The arch was created after two limestone sea caves collapsed. In my head, I tried to measure the distance to sea level and it must have been more than 20 metres down to the famous Blue Hole.
“That is exactly where we need to go down,” Aga pointed out happily.
I can tell you this much: it was an exhausting hike down the slippery coral limestone rocks with a complete set of equipment on our backs.
I was sweating and slipped on the wet rocks more than once leaving me like a beetle stranded on its back and needing help to get back up again.
When we did arrive at the bottom, we put on our hoods and fins and off we went into the dark depths.
In front of us a circular abyss opened up, leading about 18 metres down.
Happy to not feel my weight any more, I was gliding through the water and marvelled at the mysterious underwater world.
From below, the whole thing looked like a big arch with a flat, nearly square top side almost entirely covered with coral.
Our dive took us from the Blue Hole out across the bay to the Azure Window, which most tourists only come to admire from above.
However, the bigger part is hidden underwater and scattered across the sea bed were huge boulders that had fallen from the window.
The massive stone block was the perfect hiding place for many sea creatures such as colourful nudibranches, which are quite a rare sight in the Mediterranean.
We slowly swam around the blocks, circled around the reef and saw schools of damselfish, comber fish and nudibranch.
I came across some jellyfish that were luminescent when scared and glowed in a fascinating way.
Back at the Blue Hole, Aga and I swam through a large cave into a chimney-like tunnel that literally soaked the mystical underwater scenery in a dramatic light.
Right next to the Blue Hole is a second, world-class diving site called Inland Sea, which French explorer Jacques Cousteau once rated among his top 10 dive sites.
The Inland Sea is, as the name suggests, a naturally formed lagoon, connected by a tunnel to the Mediterranean.

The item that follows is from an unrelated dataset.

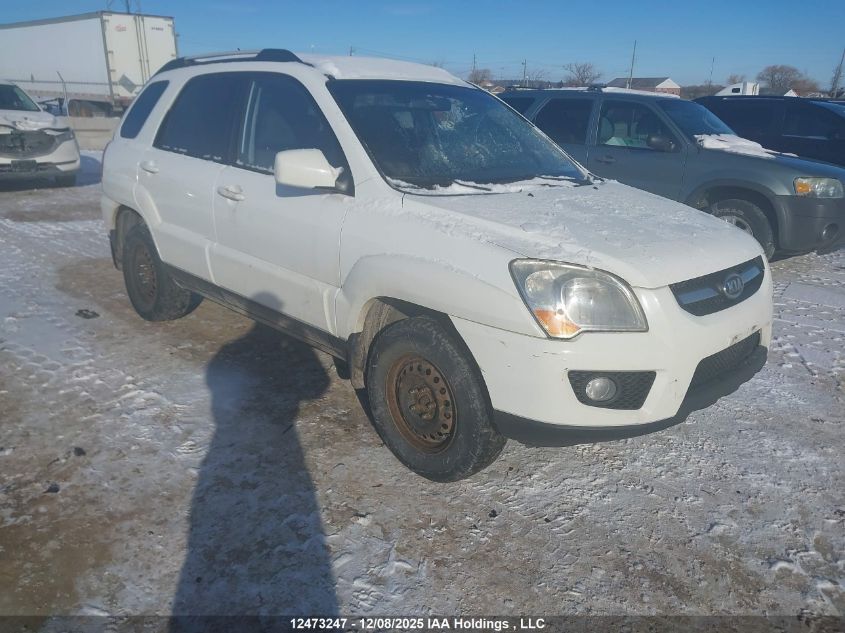 KNDKG3A23A7668406 2010 KIA SPORTAGE photo no. 8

This tunnel is about 60 metres long and it took about 15 minutes of steady swimming through the grotto to the Azure Window. Inside, it was so dark that we had to rely on flashlights and only a bright light at the end of the tunnel showed us the way.
Diving through the long tunnel felt like being on a deep sea dive and I saw many jellyfish, damselfish, groupers and red starfish.
The only downside was that we resurfaced at the Blue Hole, so we had to carry our heavy equipment back up the steep rocks after diving for about 50 minutes in cold water. I definitely have to work on my personal fitness – but that is another story.